Exercise description:
Copy the records word for word, from the line with "this 305×280 image." to the line with "rusty metal bar [82, 93, 255, 200]", including both of those lines.

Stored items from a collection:
* * *
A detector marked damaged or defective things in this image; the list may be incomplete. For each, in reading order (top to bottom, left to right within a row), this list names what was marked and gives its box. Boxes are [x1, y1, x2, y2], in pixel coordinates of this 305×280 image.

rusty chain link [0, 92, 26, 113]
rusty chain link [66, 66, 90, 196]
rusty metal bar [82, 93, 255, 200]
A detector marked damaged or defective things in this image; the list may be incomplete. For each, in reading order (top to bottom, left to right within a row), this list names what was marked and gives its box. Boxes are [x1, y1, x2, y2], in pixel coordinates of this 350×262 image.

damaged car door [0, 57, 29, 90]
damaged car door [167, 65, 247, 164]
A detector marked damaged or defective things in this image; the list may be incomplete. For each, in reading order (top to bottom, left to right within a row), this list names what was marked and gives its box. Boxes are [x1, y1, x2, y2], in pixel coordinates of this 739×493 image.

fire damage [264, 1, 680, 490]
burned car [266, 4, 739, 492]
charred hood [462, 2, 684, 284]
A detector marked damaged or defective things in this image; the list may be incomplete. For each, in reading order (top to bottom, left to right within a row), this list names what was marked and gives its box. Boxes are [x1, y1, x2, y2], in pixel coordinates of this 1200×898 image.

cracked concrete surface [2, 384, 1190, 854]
* * *
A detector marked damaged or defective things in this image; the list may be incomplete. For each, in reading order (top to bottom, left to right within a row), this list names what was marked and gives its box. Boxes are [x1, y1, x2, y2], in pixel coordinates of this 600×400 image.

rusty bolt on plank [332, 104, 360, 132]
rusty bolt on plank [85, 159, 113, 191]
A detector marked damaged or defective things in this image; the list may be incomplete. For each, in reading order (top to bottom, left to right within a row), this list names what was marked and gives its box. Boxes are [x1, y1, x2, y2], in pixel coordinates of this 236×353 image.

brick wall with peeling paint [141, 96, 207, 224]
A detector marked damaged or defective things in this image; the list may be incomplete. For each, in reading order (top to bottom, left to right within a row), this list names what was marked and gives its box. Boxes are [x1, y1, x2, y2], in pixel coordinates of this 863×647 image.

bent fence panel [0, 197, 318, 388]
* * *
Expected output:
A detector marked damaged or defective things in this image; the list may be incomplete. For each, in reading order (top to bottom, left to right within a row), this list names what was marked and gives its box. Boxes are [x1, y1, x2, y2], in pixel coordinates of this 305×280 image.

rusty chain link [0, 92, 26, 113]
rusty chain link [66, 66, 90, 196]
rusty metal bar [82, 93, 255, 200]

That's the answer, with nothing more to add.